*Directions for this task:*
Would you count how many lines of the entries below include the word "burst"? Give nothing but the number.

*Data to examine:*
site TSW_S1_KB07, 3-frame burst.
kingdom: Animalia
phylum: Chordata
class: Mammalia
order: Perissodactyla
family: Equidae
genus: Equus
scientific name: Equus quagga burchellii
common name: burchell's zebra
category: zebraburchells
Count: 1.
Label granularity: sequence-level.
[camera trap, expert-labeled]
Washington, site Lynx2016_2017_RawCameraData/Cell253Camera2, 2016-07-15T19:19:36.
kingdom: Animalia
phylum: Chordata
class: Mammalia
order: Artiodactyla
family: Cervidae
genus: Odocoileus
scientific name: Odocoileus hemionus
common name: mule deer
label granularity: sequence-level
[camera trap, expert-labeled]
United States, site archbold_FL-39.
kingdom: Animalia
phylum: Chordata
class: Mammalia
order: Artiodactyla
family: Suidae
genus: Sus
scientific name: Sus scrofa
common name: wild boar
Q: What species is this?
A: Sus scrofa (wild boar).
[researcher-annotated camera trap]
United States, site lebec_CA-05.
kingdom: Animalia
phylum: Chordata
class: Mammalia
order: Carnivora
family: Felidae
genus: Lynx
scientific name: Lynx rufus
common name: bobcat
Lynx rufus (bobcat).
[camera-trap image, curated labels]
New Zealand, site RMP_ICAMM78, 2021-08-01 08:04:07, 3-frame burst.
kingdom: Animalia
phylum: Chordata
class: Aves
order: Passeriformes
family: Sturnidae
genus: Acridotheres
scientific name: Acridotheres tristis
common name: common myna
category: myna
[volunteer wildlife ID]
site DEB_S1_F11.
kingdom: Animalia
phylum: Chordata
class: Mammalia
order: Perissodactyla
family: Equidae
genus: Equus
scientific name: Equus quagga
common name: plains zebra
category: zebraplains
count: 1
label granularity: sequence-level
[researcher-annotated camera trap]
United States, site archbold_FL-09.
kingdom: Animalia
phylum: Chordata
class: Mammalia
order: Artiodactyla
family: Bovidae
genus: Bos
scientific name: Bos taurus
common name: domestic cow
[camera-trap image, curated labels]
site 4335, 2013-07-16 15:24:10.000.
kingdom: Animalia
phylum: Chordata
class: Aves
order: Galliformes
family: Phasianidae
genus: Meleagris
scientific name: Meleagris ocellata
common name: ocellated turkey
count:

*Reply:*
2